There seems to be this idea floating around that raising taxes is sort of like earning more income, and can therefore also be a path back to fiscal sanity. But that’s wrong. Raising taxes is not at all like earning more income; instead it’s very like visiting the ATM.

Here’s why: The government’s chief asset—in fact, pretty much its only asset—is its ability to tax people, now and in the future. The taxpayers are the government’s ATM. Make a withdrawal today, and there’s less available tomorrow.

[…]

So when the president appoints a commission on fiscal responsibility, as he did a couple of weeks ago, I find myself hoping that its members understand this simple point—and worrying that they don’t. Fiscal responsbility means spending less. Taxes have almost nothing to do with it.

Landsburg, wants us to think of government revenue generation in the context of the whole economy, which for our purposes is a closed system. If the government takes more then there is less left for other purposes.
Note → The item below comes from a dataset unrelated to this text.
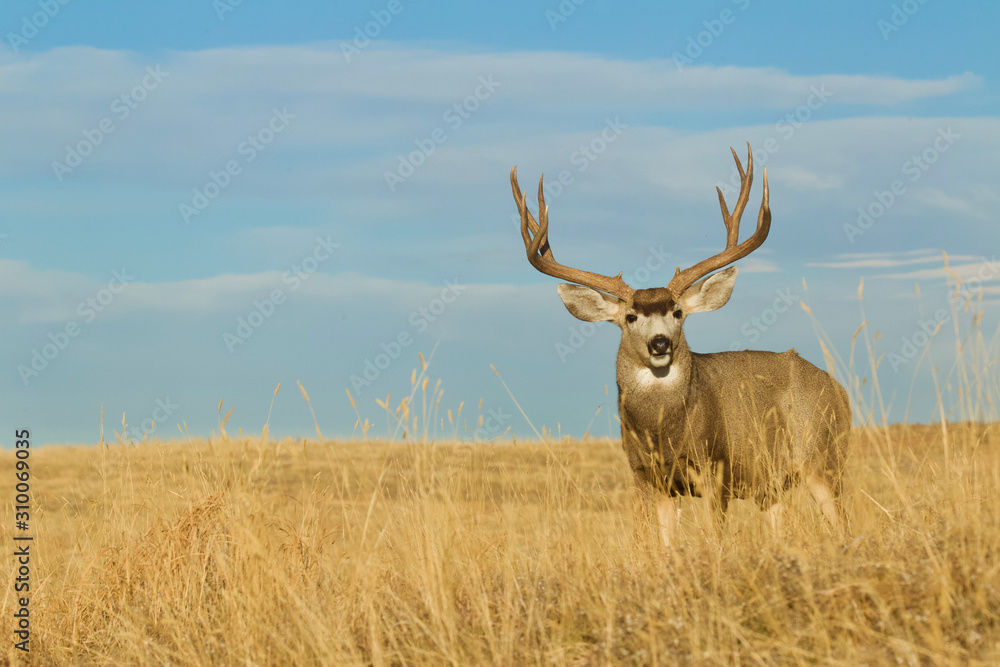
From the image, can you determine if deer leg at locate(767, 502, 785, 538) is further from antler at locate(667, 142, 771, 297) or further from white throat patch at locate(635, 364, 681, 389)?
antler at locate(667, 142, 771, 297)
This is a fine way of looking at things but then we have to make sure that all of our definitions hang together. In particular you have to be consistent in what you mean by fiscal irresponsibility

In the beginning of the post he says

Suppose that year after year, you spend more than you earn. You are worried that you’ve become fiscally irresponsible. Which of the following is not a path back to fiscal sanity for your household?

  1. Spend less.
  2. Earn more.
  3. Stop at the ATM more often so you’ll have more cash in your pocket.

Do we all understand why the answer is C? Good. Now let’s try another one.

Suppose that year after year, your government spends more than it collects in taxes. You are worried that it’s become fiscally irresponsible. Which of the following is not a path back to fiscal sanity for the government?

  1. Spend less.
  2. Collect more taxes.

The answer is not A. Spending less—at least spending less on things you don’t need—can certainly be a path back to fiscal sanity for a government just as it is for a household.

In the first bolded passage he is using the common sense of fiscal irresponsibility. You are spending more than you earn or conversely earning less than you spend.

In the second bolded passage based on he is changing the the usage. Remember he wants to look at a unified government and economy. In that case the government is only spending more than it earns, if it is spending more than its asset yields.

As a very first approximation that means the yield on the government’s asset is the GDP of the United States. That means the government is being irresponsible if it consistently spending more than the entire economy of the United States produces.

If we want to be more accurate we have to adjust that, because the government could not tax 100% of GDP. There is some upper limit to how much the government could possibly tax. Yet, using Landsburgs framework, the government only becomes irresponsible when it crosses that limit and does so year after year.

Moreover, in Landsburg’s framework the deficit tells you nothing about the governments irresponsibility. It only tells you about the timing of taxation. A larger deficit is implicitly just pushing taxes into the future.

We can work the entire problem in this framework. You just don’t want to switch frameworks in the middle. You don’t want to suggest that government revenue being below government spending is a sign of fiscal irresponsibility if you are considering the entire taxing authority of the US government as its fundamental asset base.

The larger point here – and it applies to issues like the trust fund – is that the framework we use doesn’t change the answer to problem if we are consistent. Different frameworks appeal to different intuitions and you can get messed up if you switch in the middle, but you can’t make the fundamental relationships change by restructuring the grammar of the conversation.